7.10 Descartar o líquido do tubo coletor e acoplar novamente a coluna de sílica.
7.11 Se necessário repetir o item 8 e 9, caso tenha ficado o preparo da amostra no microtubo.
7.12 Adicionar 600 µL do Tampão de Lavagem A na coluna de sílica já acoplada ao tubo coletor.
7.13 Fechar a tampa da coluna de sílica e centrifugar a 6.000 x g (8.000 rpm) durante 1 minuto.
7.14 Descartar o líquido do tubo coletor e acoplar novamente a coluna de sílica.
7.15 Adicionar 600 µL do Tampão de Lavagem B na coluna de sílica já acoplada ao tubo coletor.
7.16 Fechar a tampa da coluna de sílica e centrifugar a 20.000 x g (14.000 rpm) durante 3 minutos.
7.17 Descartar o líquido do tubo coletor e acoplar novamente a coluna de sílica.
7.18 Centrifugar novamente a 20.000 x g (14.000 rpm) durante 1 minuto para remover completamente a solução de lavagem.

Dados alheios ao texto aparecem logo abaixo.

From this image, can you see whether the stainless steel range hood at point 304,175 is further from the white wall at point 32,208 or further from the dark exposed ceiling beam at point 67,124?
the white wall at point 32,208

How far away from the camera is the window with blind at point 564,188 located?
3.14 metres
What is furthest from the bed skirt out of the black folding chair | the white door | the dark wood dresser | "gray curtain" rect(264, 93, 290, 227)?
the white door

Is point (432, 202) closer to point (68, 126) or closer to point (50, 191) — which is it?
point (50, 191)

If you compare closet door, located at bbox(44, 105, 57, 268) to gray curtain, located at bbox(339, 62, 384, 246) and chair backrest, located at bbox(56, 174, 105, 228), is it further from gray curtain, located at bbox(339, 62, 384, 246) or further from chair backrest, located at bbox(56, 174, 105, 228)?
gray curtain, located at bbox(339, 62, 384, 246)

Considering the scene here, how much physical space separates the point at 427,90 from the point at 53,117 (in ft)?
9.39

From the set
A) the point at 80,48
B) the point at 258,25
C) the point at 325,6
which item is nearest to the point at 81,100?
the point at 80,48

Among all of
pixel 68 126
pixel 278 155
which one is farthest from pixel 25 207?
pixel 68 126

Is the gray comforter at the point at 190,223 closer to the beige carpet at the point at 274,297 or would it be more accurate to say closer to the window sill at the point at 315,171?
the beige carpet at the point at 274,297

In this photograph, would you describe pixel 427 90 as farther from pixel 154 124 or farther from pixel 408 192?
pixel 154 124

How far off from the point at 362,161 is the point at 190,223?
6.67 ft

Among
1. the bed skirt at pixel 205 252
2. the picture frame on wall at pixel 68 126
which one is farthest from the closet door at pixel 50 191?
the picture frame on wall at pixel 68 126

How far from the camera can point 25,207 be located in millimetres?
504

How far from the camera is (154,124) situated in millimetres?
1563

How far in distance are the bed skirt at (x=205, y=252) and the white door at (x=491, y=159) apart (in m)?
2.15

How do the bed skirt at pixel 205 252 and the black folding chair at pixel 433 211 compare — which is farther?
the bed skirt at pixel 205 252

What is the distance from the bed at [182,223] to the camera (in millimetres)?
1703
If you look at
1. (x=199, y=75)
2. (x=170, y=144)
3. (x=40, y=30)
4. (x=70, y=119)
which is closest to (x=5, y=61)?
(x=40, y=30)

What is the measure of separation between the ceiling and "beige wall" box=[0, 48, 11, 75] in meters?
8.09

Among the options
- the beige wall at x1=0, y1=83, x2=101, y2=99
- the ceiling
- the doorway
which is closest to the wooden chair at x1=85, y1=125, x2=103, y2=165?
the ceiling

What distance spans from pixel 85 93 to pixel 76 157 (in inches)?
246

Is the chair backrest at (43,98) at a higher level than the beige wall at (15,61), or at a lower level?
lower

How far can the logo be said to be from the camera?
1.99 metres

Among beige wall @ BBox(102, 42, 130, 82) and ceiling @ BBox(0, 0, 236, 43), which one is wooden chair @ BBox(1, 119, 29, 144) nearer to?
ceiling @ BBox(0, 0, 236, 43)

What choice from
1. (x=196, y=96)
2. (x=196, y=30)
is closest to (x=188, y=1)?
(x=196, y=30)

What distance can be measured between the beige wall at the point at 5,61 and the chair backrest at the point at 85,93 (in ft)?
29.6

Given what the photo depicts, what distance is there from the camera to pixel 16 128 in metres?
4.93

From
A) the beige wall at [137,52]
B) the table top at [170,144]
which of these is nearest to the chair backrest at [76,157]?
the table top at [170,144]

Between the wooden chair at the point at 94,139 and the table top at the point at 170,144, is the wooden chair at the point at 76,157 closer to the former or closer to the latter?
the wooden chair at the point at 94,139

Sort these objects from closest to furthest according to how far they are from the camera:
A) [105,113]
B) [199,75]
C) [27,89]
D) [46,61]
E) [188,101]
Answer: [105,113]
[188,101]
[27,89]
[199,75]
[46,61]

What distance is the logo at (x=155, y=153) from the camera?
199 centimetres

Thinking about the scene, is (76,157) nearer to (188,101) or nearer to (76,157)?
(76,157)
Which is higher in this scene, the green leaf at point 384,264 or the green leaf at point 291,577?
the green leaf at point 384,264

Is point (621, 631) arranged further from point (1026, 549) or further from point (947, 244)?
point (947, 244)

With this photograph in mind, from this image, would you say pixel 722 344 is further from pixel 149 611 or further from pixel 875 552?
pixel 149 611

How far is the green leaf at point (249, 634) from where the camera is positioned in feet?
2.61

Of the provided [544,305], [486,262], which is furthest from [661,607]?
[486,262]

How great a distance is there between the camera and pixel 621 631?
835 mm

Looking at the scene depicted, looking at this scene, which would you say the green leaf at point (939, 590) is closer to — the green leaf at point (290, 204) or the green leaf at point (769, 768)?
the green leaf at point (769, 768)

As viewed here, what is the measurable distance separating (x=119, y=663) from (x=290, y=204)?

7.19 Transferir a coluna de sílica para um microtubo de 1,5 mL.
7.20 Aplicar 100 µL do Tampão de Eluição diretamente à membrana de sílica.
7.21 Incubar a temperatura ambiente por 2 minutos.
7.22 Fechar a tampa da coluna de sílica e centrifugar a 6.000 x g (8.000 rpm) durante 1 minuto.
7.23 Manter o DNA eluído a -20°C para armazenamento e/ou transporte ou utilizá-lo imediatamente.
8 Controle de Qualidade
| PROBLEMA | CAUSA PROVÁVEL | RECOMENDAÇÃO |
| Baixo desempenho do DNA eluído em aplicações laboratoriais | Amostras antigas ou armazenadas inadequadamente | Evitar congelamento/descongelamento repetitivo |
| Baixo desempenho do DNA eluído em aplicações laboratoriais | Inibição ineficiente de nuclease durante a fase de lise da amostra | Verificar se o tampão de lise tenha sido misturado homogeneamente com a amostra |
| Baixo desempenho do DNA eluído em aplicações laboratoriais | O etanol não foi adicionado após a lise da amostra | Repita a purificação com nova alíquota de amostra |
| Baixo desempenho do DNA eluído em aplicações laboratoriais | Tampão de Lise e Tampão de lavagem A não estão totalmente homogêneos | Corrigir a homogeneização dos tampões, verificando que estejam completamente dissolvidos sem precipitado nem cristais devido à baixa temperatura |
| Baixo desempenho do DNA eluído em aplicações laboratoriais | A coluna de sílica não foi suficientemente seca antes da adição do tampão de eluição | Verificar que a coluna seja centrifugada após a adição do tampão de lavagem B, a velocidade máxima por 3 minutos seguida por 1 minuto |
| Baixo desempenho do DNA eluído em aplicações laboratoriais | DNA degradado | Processar a amostra imediatamente ou se for armazenada, verificar para que seja descongelada gentilmente em baixa temperatura |
9 Garantia da Qualidade
Garantia contra defeitos de produção pelo período de validade do produto, salvo especificações em contrário a constar da proposta.A garantia abrange defeitos de produção.Exceções na garantia:Todos os produtos com defeitos oriundos de mau uso, imperícia, conservação ou armazenagem inadequada.Quando não for utilizado de acordo com sua finalidade de aplicação.